ASSIGNED TASK>
Only the lines from the one that contains "Droga5: Αποχωρεί ο co-founder A. Essex" through the end of the entries, both included, should be transcribed, exactly and without pictures.

DATA>
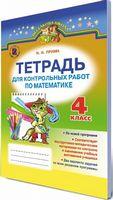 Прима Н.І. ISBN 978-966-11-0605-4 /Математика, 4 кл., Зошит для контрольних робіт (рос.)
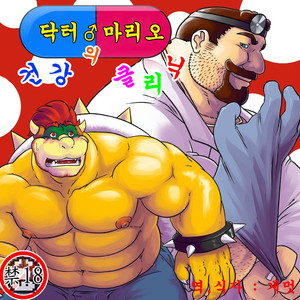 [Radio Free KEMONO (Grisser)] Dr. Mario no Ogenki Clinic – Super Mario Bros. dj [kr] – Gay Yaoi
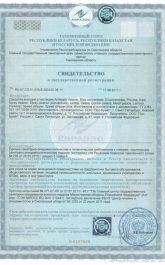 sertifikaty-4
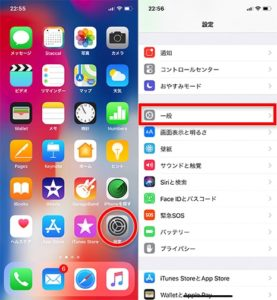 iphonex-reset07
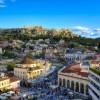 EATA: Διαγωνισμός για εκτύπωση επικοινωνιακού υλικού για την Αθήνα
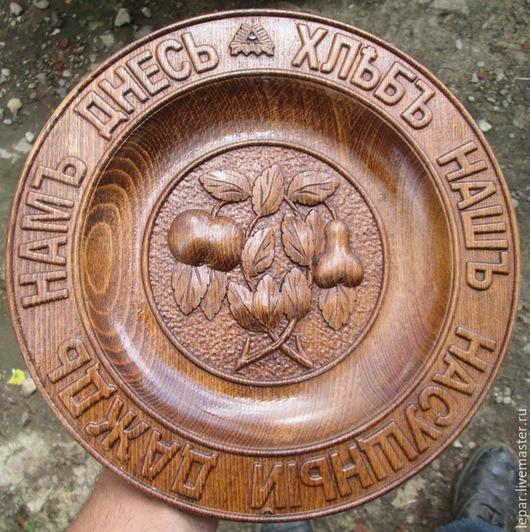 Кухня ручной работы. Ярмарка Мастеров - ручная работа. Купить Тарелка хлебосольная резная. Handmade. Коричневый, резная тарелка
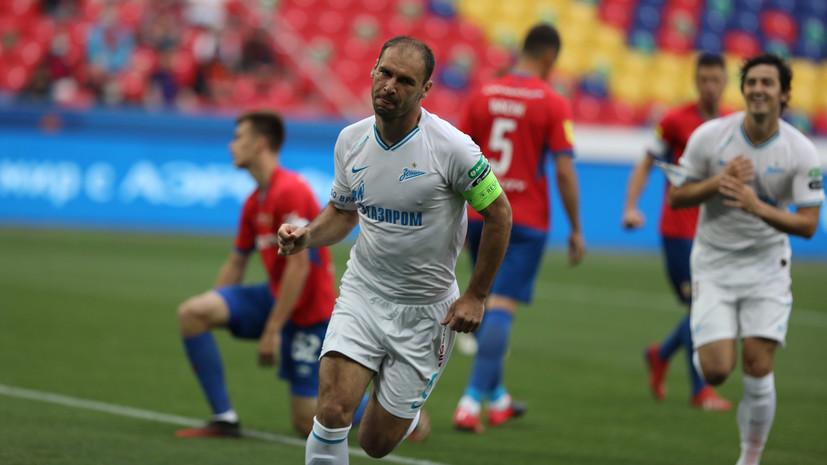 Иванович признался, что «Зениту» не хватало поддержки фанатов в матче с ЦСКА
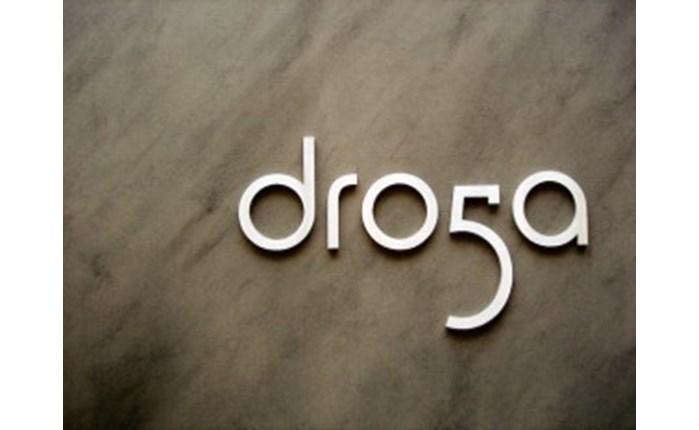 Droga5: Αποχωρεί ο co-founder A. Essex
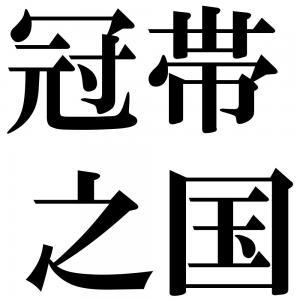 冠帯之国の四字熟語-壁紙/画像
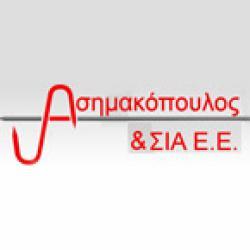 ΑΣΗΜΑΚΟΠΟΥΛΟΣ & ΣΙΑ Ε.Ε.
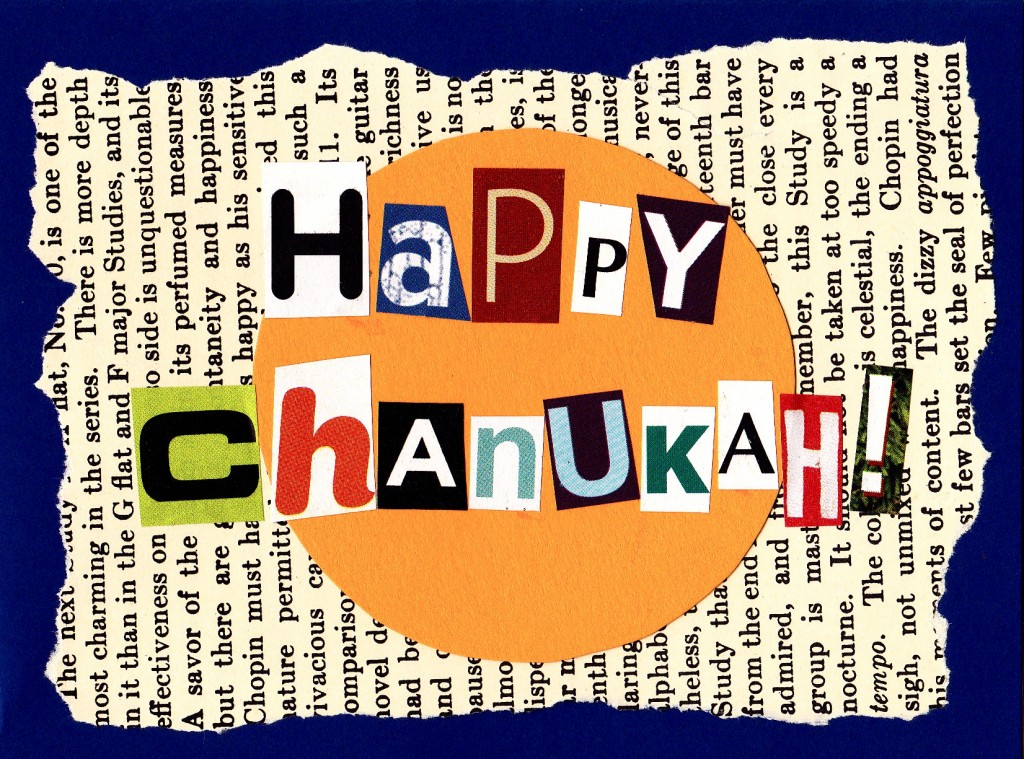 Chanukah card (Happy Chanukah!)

SOLUTION TO THIS PROBLEM>
 Droga5: Αποχωρεί ο co-founder A. Essex
 冠帯之国の四字熟語-壁紙/画像
 ΑΣΗΜΑΚΟΠΟΥΛΟΣ & ΣΙΑ Ε.Ε.
 Chanukah card (Happy Chanukah!)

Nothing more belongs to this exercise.